• _Aim of the task_:
Copy the lines starting at the one containing "Of the selection" and ending at the one containing "1100 centimetres", both included, without any change.

• _Entries_:
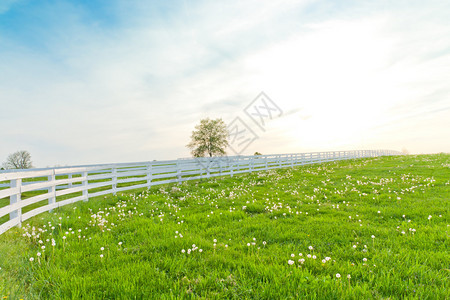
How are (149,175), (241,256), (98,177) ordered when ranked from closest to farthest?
1. (241,256)
2. (98,177)
3. (149,175)

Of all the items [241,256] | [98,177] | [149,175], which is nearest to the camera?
[241,256]

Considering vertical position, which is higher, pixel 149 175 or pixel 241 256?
pixel 149 175

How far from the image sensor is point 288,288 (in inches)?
126

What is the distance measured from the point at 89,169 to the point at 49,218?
416cm

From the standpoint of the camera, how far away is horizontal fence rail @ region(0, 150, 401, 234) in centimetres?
652

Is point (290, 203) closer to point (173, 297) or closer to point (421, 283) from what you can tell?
point (421, 283)

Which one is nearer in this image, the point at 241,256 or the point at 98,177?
the point at 241,256

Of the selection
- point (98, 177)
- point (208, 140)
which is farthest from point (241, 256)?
point (208, 140)

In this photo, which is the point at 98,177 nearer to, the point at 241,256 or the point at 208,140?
the point at 241,256

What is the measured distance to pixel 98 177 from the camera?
1100 centimetres

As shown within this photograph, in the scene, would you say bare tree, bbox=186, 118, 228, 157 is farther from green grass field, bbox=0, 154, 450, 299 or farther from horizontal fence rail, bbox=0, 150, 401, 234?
green grass field, bbox=0, 154, 450, 299

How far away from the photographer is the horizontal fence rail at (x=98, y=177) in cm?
652

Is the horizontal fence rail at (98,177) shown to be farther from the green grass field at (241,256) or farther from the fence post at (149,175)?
the green grass field at (241,256)

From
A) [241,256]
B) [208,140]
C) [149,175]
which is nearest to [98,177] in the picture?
[149,175]
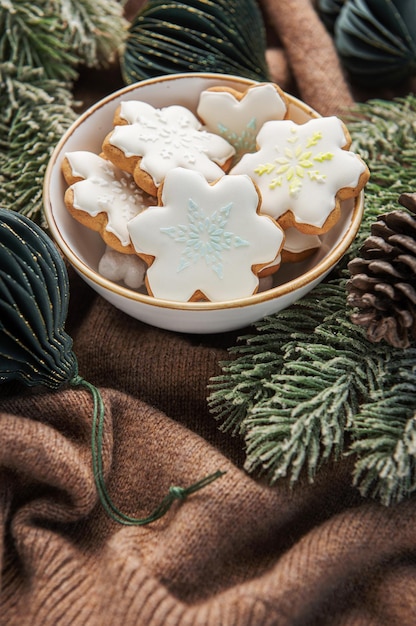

• _Response to this task_:
Of the selection
- point (98, 177)
- point (208, 140)
which is farthest from point (241, 256)?
point (208, 140)

In this photo, which is the point at 98,177 nearer to, the point at 241,256 or the point at 208,140?
the point at 241,256

What is the measured distance to pixel 98 177 from the camera?
1100 centimetres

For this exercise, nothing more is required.